In the dorm one night at half past twelve, he sneaks over to Timide’s bed.
“You awake?”
In his upper bunk, the fat boy flops over and struggles to focus.
“Here. Put on your glasses, we’re hightailing it out of here. Just you and me, okay?”
“Where to?”
“Montreal. Get dressed.”
“Montreal! You must be nuts! It’s a hundred miles away!”
“Take your blanket and stuff a few clothes in your knapsack. I’ll wait for you in the hall. It’s the perfect night, there’s a full moon. Everyone’s asleep. .”
“Everyone but the wolves.”
“You and I are the wolves now. Come on, Timide, get your ass in gear!”
As Timide reluctantly descends from his bunk, Milo notices Augustin, the tall blond snotty boy, archest of his archenemies, feigning sleep in the bunk below. Has he overheard their plans?

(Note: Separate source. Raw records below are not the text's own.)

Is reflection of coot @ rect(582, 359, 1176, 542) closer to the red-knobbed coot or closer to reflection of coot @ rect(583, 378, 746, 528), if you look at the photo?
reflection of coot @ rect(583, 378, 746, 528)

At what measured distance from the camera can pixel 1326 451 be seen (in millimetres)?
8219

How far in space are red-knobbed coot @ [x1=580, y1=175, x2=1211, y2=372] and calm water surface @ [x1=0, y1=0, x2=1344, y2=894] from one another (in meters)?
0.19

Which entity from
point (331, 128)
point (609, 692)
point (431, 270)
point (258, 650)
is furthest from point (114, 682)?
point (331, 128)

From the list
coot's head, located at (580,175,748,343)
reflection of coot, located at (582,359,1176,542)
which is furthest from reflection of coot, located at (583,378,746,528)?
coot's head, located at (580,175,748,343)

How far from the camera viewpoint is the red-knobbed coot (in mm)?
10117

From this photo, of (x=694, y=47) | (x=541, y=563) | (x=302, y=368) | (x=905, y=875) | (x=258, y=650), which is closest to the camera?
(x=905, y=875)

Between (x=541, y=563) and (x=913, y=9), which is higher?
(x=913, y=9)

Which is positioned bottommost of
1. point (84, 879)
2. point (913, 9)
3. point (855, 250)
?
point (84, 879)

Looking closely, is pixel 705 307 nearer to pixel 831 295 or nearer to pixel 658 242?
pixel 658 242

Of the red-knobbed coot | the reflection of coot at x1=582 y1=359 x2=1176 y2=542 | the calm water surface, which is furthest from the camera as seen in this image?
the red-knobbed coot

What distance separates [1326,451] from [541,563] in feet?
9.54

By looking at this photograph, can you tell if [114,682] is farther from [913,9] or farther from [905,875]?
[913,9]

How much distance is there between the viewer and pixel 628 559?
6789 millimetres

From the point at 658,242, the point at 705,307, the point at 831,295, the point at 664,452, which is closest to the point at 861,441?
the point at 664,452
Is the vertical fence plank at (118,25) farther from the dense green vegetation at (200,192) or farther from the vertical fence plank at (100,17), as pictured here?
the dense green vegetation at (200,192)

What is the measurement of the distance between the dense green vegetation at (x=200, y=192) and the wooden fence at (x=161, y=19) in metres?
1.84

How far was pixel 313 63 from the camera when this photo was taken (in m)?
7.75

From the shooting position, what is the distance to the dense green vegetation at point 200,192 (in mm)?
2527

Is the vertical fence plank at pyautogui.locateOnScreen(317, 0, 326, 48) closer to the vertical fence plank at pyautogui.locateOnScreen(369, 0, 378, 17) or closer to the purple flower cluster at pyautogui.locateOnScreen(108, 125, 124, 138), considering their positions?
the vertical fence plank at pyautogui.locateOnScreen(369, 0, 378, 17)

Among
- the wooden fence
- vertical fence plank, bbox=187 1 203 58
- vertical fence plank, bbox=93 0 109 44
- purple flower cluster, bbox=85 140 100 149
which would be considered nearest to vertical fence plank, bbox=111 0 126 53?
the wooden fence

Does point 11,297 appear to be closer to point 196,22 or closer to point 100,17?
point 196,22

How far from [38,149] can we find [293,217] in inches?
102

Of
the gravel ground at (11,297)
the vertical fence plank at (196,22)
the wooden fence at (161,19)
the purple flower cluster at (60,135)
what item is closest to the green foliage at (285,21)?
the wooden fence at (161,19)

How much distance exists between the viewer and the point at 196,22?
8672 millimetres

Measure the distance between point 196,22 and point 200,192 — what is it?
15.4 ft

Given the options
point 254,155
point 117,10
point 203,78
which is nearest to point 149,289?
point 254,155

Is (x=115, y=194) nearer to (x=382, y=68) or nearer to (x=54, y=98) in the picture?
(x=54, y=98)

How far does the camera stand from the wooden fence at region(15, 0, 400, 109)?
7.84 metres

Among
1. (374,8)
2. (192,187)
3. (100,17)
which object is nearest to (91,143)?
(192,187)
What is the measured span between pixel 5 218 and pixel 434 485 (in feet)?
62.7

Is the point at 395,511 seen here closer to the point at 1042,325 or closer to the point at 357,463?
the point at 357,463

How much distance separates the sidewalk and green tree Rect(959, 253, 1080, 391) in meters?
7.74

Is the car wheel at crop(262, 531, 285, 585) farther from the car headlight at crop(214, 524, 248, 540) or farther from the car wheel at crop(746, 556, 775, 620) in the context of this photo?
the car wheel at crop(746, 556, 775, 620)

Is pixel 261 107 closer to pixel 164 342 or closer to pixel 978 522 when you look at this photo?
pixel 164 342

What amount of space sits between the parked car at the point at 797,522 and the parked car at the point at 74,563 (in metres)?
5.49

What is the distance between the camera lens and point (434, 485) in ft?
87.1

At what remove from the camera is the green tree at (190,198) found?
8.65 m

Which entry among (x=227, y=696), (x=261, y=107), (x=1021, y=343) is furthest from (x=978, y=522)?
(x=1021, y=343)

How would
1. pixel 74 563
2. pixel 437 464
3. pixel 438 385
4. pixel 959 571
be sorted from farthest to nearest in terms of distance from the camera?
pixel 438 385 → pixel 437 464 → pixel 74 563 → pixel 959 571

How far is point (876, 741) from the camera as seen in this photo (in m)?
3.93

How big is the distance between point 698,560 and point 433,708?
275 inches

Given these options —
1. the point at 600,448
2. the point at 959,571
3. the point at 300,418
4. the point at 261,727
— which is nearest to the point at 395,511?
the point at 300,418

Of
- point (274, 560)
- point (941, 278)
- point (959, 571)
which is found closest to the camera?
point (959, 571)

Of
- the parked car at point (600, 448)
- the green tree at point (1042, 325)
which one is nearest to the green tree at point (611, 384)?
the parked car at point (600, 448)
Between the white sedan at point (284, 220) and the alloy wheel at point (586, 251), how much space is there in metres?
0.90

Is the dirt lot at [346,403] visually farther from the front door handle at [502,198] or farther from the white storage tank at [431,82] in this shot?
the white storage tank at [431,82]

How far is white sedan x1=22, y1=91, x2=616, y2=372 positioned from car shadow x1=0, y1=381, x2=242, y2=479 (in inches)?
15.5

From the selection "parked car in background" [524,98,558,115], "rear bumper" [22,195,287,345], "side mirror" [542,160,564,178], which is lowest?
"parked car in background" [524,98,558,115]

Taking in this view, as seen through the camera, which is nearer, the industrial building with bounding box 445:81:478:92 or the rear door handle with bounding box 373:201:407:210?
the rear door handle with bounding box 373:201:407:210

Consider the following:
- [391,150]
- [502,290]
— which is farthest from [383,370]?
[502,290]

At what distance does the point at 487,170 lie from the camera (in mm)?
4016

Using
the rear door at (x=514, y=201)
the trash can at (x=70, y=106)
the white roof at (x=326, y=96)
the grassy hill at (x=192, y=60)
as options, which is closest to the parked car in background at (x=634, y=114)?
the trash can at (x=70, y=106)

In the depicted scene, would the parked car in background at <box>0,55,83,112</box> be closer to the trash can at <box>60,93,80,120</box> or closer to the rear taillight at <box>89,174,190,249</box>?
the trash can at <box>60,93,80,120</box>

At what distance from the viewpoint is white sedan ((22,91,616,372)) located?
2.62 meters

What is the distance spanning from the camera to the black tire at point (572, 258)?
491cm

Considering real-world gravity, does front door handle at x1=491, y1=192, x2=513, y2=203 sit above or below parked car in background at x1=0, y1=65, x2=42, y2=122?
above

Hiking Timide’s pudgy, clumsy, terrified body over the high wall of the institution is no mean feat, but Milo is all-powerful tonight. Free! Free! his mother’s voice sings softly in his brain. Ta, ta-da DA, ta, ta-da DA. . By one in the morning they’re on the road: full moon, springtime, owl calls, river thundering down below, good graveled road underfoot. Ta, ta-da DA, ta, ta-da DA. . Milo’s knapsack is packed tight with food stolen from the kitchen and his heart is high with hope.
Timide’s step, however, is less buoyant.
“What are we gonna do in Montreal?”
“Find my mom.”
“I thought you were an orphan!”
“No, my parents are alive, I just haven’t met them yet. But I know where my mom lives, on Saint Catherine Street. We’ll surprise her. You’ll see, she’ll be thrilled! And then she’ll help us out. . But first we’ll stop off at the house of a girl I know.”
(This next scene, Milo, is one of the least glorious episodes of your life. .)
Two or three days have elapsed, and while Milo’s enthusiasm is unabated, Timide is in bad shape: exhausted, sweating, smelly and scared, his feet covered with blisters. The runaways arrive at Edith’s place after dark.
“Where’s your friend?” whines Timide.
Milo pulls him around to the back of the darkened house and picks up a pebble. CUT to Edith at the window. At sixteen as at twelve, what she lacks in beauty she makes up for in warmth.
“Milo, wow! This is fantastic! The police are looking for you guys. My parents heard about it on the radio. They’re combing the whole area. And here you are, wow! Hang on, I’ll be right down!”
CUT to the woodshed half an hour later. A flashlight propped amidst the stacks of wood and kindling gives the place an eerie glow. Edith, dressed only in a nightgown, drops to her knees on the dirt floor and slowly bares her breasts. Timide’s eyes pop out of his head. He backs away in terror, repeatedly making the sign of the cross and whispering, “Non, non. .” but Milo constrains him, gently pushing him forward.